Auf dem Papier bringt die Niederländerin eine aussergewöhnliche Grundschnelligkeit mit. Ihre persönliche Bestzeit über 200 m von 22,64 Sekunden entspricht dem Niveau eines EM-Finals. Hinzu kommt ihr Hallen-Weltrekord über 400 m von 49,17 Sekunden. Damit ist sie fast zwei Sekunden schneller als Audrey Werro (51,03) und die britische Olympiasiegerin Keely Hodgkinson (51,14). "Für Femke ist eine Zeit von 56 Sekunden über 400 m (das Anfangs-Tempo der Weltelite über 800 m) langsam", betont Meuwly.
Dennoch muss Broeders-Bol die taktischen Feinheiten des 800-m-Laufs erst noch verinnerlichen. Anders als über die Hürden spielen hier Rennverlauf, Positionierung und das Verhalten im Feld eine zentrale Rolle. Für die Niederländerin ist das Neuland.
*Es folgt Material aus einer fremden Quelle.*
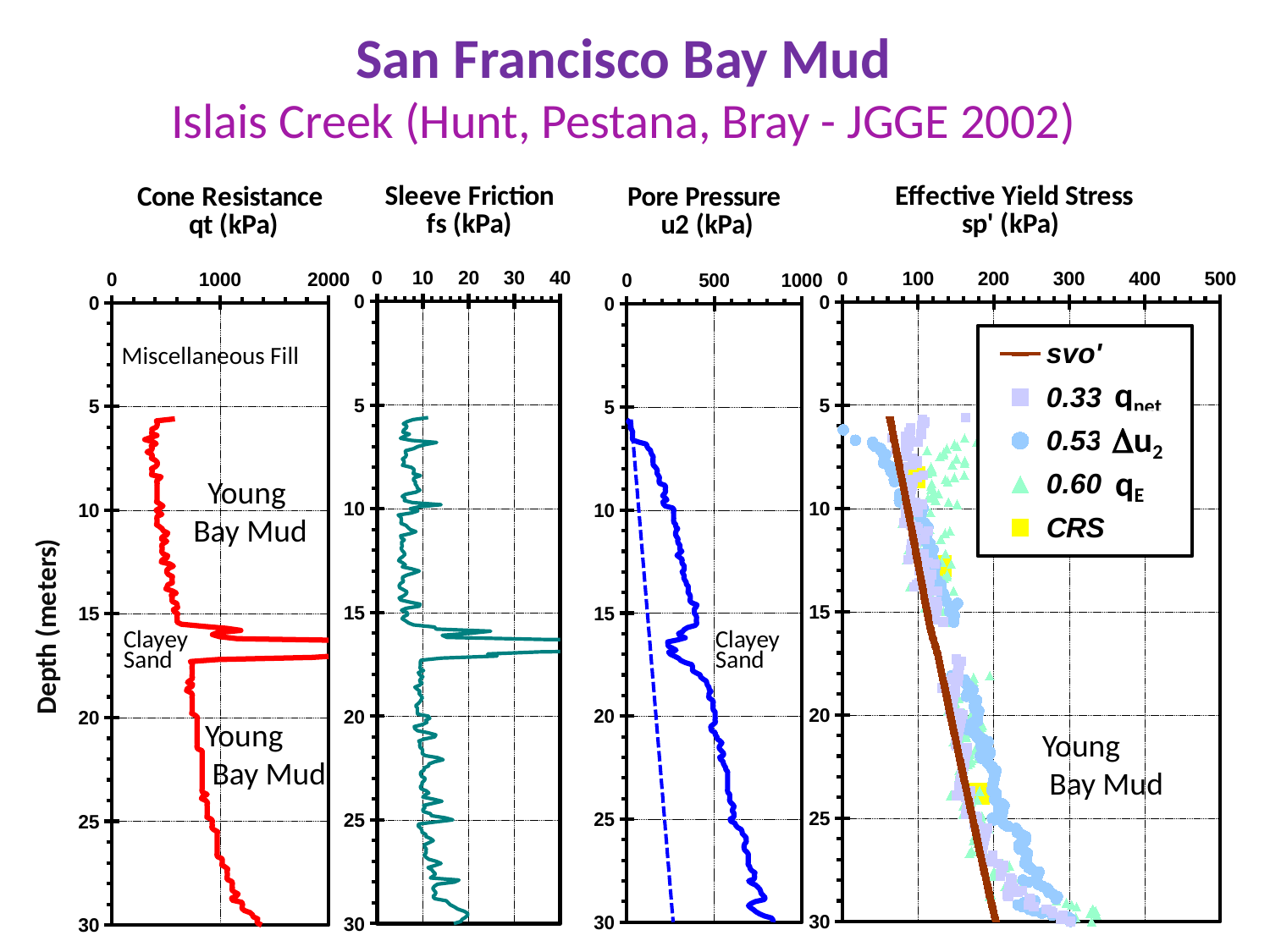
What kind of chart is the Cone Resistance chart? line chart What kind of chart is the Effective Yield Stress chart? scatter chart In the Pore Pressure chart, is the value at a depth of 10 meters greater or less than 500? less In the Sleeve Friction chart, is the value at a depth of 25 meters greater or less than 30? less How many charts are shown on the slide? 4 In the Cone Resistance chart, which is larger: the value at a depth of 10 meters or the value at a depth of 25 meters? 25 meters In the Effective Yield Stress chart, how many series does the legend list? 5 In the Effective Yield Stress chart, what is the first entry listed in the legend? svo' In the Cone Resistance chart, is the value at a depth of 20 meters greater or less than 1000? less In the Pore Pressure chart, does the solid line generally increase or decrease as depth goes from 17 meters to 30 meters? increase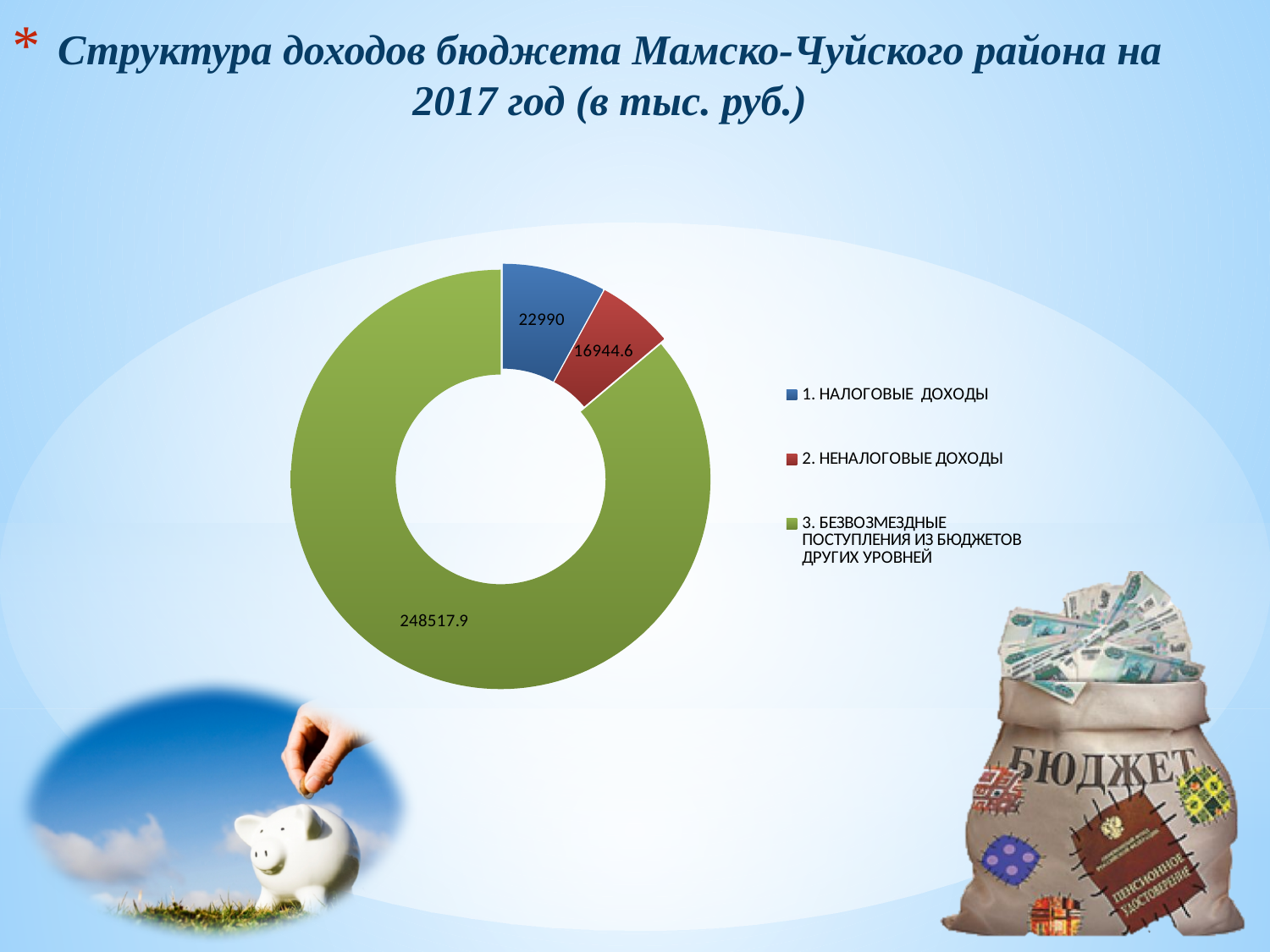
How many categories does the chart show? 3 What is the value for 3. БЕЗВОЗМЕЗДНЫЕ ПОСТУПЛЕНИЯ ИЗ БЮДЖЕТОВ ДРУГИХ УРОВНЕЙ? 248517.9 What is the difference between the values for 1. НАЛОГОВЫЕ ДОХОДЫ and 2. НЕНАЛОГОВЫЕ ДОХОДЫ? 6045.4 Which category has the largest value? 3. БЕЗВОЗМЕЗДНЫЕ ПОСТУПЛЕНИЯ ИЗ БЮДЖЕТОВ ДРУГИХ УРОВНЕЙ Which is larger, the value for 1. НАЛОГОВЫЕ ДОХОДЫ or 2. НЕНАЛОГОВЫЕ ДОХОДЫ? 1. НАЛОГОВЫЕ ДОХОДЫ What colour is the slice for 3. БЕЗВОЗМЕЗДНЫЕ ПОСТУПЛЕНИЯ ИЗ БЮДЖЕТОВ ДРУГИХ УРОВНЕЙ? green What is the value for 2. НЕНАЛОГОВЫЕ ДОХОДЫ? 16944.6 How many entries does the legend list? 3 What is the value for 1. НАЛОГОВЫЕ ДОХОДЫ? 22990 What is the total of all three values shown on the chart? 288452.5 What kind of chart is shown on the slide? doughnut chart Which category has the smallest value? 2. НЕНАЛОГОВЫЕ ДОХОДЫ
"Femke ist sehr analytisch, sie schaut sich viele Rennen an, um die Platzierungen und taktischen Entscheidungen zu beobachten. Das interessiert sie sehr, aber es ist klar, dass sie hier noch hinter den anderen zurückliegt und sich erst noch beweisen muss", sagt ihr Trainer.
Auch an Weltrekord-Jagd beteiligt?
Ob Broeders-Bol bereits in diesem Jahr mit Werro und Hodgkinson mithalten kann, bleibt offen. Beide gehören zu den aussichtsreichsten Kandidatinnen im Kampf um den ältesten Weltrekord der Leichtathletik: die 1:53,29 Minuten der Tschechin Jarmila Kratochvilova aus dem Jahr 1983.
"Wenn alle drei im Final in Birmingham (an der EM im August) stehen, wird es interessant sein, die Rennstrategie zu beobachten", sagt Meuwly. "Auf jeden Fall hoffe ich, dass uns das bis nach Los Angeles 2028 schöne Rennen bescheren wird."
Nach Ostrava startet Femke Broeders-Bol am Sonntag beim Meeting in Hengelo. Anschliessend steht am 28. Juni das Diamond-League-Meeting in Paris auf ihrem Programm.